On August 11 and 12, 2017, Charlottesville, Virginia—the home of the University of Virginia and this journal—played unwitting host to two days of white nationalist and neo-Nazi rallies and violence. For those of us in Charlottesville, those events were intensely personal and local. The white nationalists and neo-Nazis violated our physical space. They maimed and killed members of our community. They threatened the security and sense of belonging of our neighbors, colleagues, students, and friends. And they challenged the values of equality and tolerance we hold dear.
From the moment the events unfolded, it was clear that they resonated beyond Charlottesville itself. Such blatant forms of white supremacy came as a surprise to many. They preoccupied observers far flung from Charlottesville both for the violence and loss of life on display and for the stark evidence they provided of deep and enduring fault lines within our nation and our society. The intolerance and hate the white nationalists and neo-Nazis exhibited most directly and explicitly targeted Jews and African Americans, but their reach was far broader. Their intent to make vulnerable all those who do not conform to their image was potent and palpable. Moreover, the incident implicated numerous questions for the law, for politics, and for society itself. The discussions that followed engaged questions not only of race, religion, ethnicity, and nationality, but also of gender and sexuality, pluralism and tolerance, politics and civic engagement, social justice and economic opportunity, speech and violence, civility and protest and counter-protest, and more.

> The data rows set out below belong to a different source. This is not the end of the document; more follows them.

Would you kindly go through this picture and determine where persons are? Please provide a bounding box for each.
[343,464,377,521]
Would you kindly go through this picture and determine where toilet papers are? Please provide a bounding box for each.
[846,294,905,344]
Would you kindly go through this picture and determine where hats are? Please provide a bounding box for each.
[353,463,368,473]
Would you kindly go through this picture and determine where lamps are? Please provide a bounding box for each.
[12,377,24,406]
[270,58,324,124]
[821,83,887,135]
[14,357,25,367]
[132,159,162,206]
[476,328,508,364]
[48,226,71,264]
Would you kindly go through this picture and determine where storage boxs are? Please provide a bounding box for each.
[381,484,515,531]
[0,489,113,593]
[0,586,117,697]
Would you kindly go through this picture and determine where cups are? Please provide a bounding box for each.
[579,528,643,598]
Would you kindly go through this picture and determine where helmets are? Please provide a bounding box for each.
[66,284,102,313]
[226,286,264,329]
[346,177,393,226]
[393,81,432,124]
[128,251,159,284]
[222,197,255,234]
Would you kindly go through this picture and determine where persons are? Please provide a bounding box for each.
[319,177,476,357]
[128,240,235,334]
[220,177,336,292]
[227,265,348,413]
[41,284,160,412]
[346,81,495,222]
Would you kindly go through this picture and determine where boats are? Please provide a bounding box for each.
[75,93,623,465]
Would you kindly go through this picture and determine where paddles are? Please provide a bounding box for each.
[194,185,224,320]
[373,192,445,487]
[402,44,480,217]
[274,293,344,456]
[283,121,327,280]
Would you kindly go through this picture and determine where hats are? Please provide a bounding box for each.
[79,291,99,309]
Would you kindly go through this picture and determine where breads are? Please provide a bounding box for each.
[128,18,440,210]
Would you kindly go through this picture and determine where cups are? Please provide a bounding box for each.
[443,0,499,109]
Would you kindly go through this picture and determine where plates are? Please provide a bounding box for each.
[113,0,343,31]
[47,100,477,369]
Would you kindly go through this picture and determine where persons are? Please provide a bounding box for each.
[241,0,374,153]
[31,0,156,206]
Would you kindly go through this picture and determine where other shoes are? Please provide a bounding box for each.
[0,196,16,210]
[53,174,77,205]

This symposium focuses on the racial implications and reverberations of August 11-12. The conference that produced these articles brought an annual national meeting of empirical critical race theorists to Charlottesville to train their considerable intellectual talents on the first anniversary of August 11-12. The resulting scholarship asks what we can learn from August 11-12 about the legal underpinnings of white supremacy in the United States, from the beginning of its history to the violence in 2017 and beyond. It investigates the surprise with which so many responded to August 11-12 and shows us why we should not be surprised.